Whether in risk evaluation, claims adjudication or marketing communications, AI may generate the first draft, but it is human expertise that validates and finalizes the outcome. The model’s output, in this emerging paradigm, is not a decision, but a recommendation.

Redefining risk, roles, revenue

One area where GenAI is demonstrating unexpected strength is in the prediction and pricing of risks that have historically been difficult to quantify.

In the case of climate-related perils or catastrophic events, AI models are increasingly able to extract signals from unstructured data sources, such as animal migration patterns or subtle environmental indicators, providing insurers with earlier and more accurate warning systems.

In the context of fraud detection, GenAI is evolving into a behavioural radar, capable of identifying nuanced patterns and anomalies before losses are incurred.

Despite these advances, AI is unlikely, Chung maintains, to displace agents or brokers in the near term. On the contrary, she foresees a redefinition of their roles.

With routine tasks increasingly automated, insurance professionals are positioned to shift their focus towards advisory functions and high-value engagement. This shift is particularly significant in Asia, where personal relationships and trust remain central to insurance decisions. “The integration of AI may not diminish the human element,” Chung observes, “but rather enhance it.”
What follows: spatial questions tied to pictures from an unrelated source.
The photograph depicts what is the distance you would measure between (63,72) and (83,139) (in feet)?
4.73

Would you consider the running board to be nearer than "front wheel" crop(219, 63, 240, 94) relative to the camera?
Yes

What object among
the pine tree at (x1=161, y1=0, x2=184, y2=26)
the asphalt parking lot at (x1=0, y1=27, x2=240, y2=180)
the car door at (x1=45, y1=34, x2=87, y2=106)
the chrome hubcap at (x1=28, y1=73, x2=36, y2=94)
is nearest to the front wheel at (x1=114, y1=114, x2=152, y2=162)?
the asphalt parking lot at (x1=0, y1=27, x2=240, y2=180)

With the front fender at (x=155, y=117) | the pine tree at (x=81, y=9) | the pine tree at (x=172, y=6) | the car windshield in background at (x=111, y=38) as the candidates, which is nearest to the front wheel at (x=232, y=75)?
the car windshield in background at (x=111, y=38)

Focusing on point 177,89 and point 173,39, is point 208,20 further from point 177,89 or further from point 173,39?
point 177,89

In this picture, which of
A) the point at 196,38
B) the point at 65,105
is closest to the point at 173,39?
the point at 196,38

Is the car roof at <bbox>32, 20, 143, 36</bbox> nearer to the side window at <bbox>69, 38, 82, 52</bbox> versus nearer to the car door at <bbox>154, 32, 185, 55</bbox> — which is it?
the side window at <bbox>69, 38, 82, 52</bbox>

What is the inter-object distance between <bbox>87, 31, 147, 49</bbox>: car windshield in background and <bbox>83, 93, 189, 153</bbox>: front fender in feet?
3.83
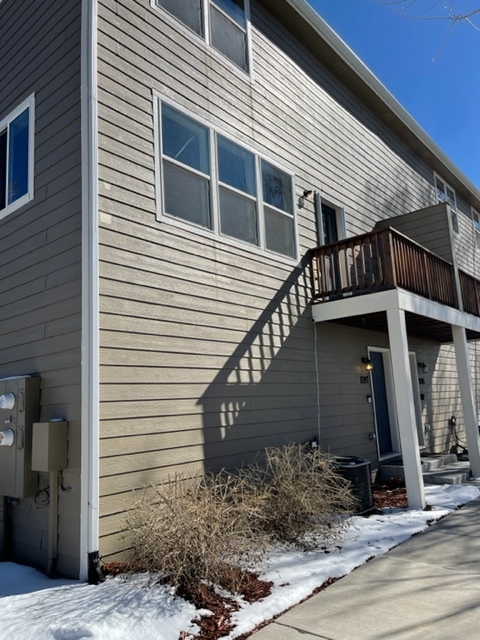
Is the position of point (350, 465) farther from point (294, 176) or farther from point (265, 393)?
point (294, 176)

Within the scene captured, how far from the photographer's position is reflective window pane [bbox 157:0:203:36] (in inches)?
232

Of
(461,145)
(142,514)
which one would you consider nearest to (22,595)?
(142,514)

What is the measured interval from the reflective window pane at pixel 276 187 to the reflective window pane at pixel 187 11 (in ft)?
6.16

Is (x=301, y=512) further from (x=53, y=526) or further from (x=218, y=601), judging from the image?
(x=53, y=526)

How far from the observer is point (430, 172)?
13.0 meters

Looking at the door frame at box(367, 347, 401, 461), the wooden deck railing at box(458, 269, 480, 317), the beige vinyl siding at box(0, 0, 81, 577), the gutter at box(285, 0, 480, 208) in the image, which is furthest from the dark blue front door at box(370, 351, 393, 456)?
the beige vinyl siding at box(0, 0, 81, 577)

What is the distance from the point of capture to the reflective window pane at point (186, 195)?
17.5ft

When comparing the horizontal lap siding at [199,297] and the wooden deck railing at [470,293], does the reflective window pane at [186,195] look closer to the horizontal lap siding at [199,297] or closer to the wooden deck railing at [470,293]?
the horizontal lap siding at [199,297]

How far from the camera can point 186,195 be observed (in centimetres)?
555

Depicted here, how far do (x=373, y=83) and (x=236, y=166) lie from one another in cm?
491

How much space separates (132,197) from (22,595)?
3.48 m

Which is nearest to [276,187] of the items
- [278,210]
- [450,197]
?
[278,210]

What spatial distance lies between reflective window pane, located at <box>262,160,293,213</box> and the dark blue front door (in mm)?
3357

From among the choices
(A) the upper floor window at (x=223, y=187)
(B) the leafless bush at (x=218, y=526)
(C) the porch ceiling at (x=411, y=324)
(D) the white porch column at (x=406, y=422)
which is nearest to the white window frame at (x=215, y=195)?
(A) the upper floor window at (x=223, y=187)
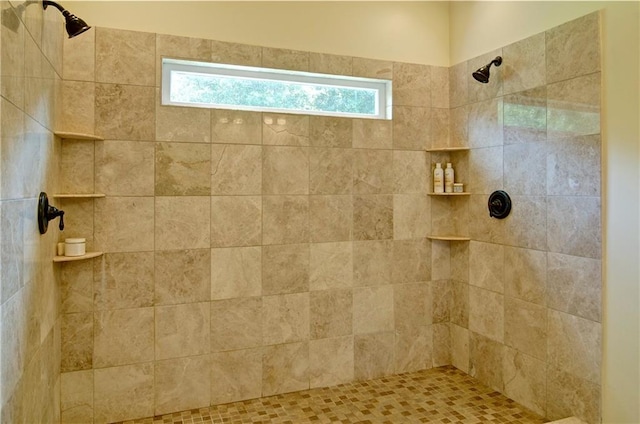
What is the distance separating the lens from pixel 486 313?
2525 millimetres

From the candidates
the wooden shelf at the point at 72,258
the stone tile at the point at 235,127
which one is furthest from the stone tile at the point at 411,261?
the wooden shelf at the point at 72,258

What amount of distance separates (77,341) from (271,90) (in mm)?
1708

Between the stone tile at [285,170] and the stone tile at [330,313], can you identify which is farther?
the stone tile at [330,313]

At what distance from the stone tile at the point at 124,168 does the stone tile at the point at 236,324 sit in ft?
2.46

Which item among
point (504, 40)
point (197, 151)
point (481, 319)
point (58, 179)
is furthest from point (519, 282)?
point (58, 179)

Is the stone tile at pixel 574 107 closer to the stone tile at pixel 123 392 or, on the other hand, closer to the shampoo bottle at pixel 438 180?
the shampoo bottle at pixel 438 180

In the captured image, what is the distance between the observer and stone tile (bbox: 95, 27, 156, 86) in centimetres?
212

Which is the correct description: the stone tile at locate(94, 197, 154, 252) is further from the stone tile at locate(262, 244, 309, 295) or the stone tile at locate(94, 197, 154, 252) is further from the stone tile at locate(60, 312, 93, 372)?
the stone tile at locate(262, 244, 309, 295)

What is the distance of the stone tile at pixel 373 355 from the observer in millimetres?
2596

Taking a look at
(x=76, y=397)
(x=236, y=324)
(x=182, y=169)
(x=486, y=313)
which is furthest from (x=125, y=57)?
(x=486, y=313)

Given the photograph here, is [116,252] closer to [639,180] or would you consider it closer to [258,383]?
[258,383]

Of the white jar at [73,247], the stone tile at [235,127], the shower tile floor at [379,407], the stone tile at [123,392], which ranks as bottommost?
the shower tile floor at [379,407]

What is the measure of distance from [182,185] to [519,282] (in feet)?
6.32

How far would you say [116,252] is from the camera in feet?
7.06
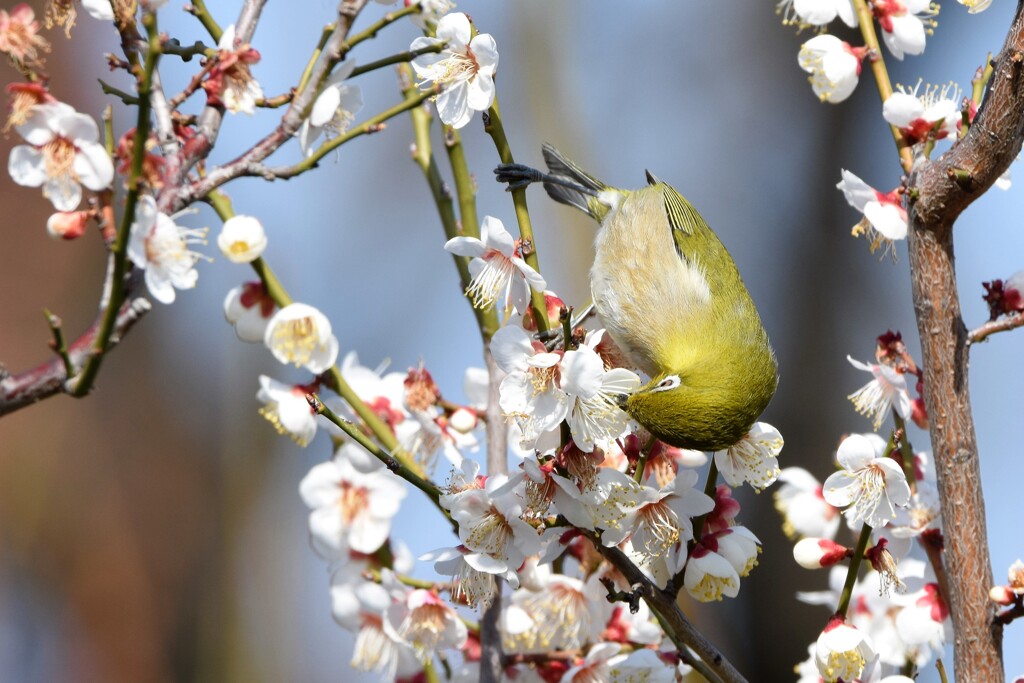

Some of the most transformative applications of GenAI, Chung adds, are emerging in the realm of product design. The future she envisions includes entirely new insurance formats, dynamic, usage-based and highly personalized.

Examples include micro-crop coverage that automatically activates during adverse weather seasons, or travel insurance triggered the moment a policyholder’s phone registers in a foreign country. These offerings demand more than just AI-driven customer interaction; they require real-time capabilities in underwriting, pricing and claims adjudication.

This same intelligence is also being leveraged on the asset side of the balance sheet. Insurers, particularly those with long-duration liabilities, such as life insurance providers, are exploring AI tools to support investment decisions that align with their future obligations.

This includes identifying stable, long-horizon assets, such as green infrastructure or biodiversity-linked investments.

With environmental disclosure frameworks like the Task Force on Nature-related Financial Disclosures gaining momentum, insurers are beginning to recognize that aligning sustainability goals with capital deployment is not only responsible governance, it is also sound investment strategy.

These could prove to be critical tools as the region faces increasing environmental volatility.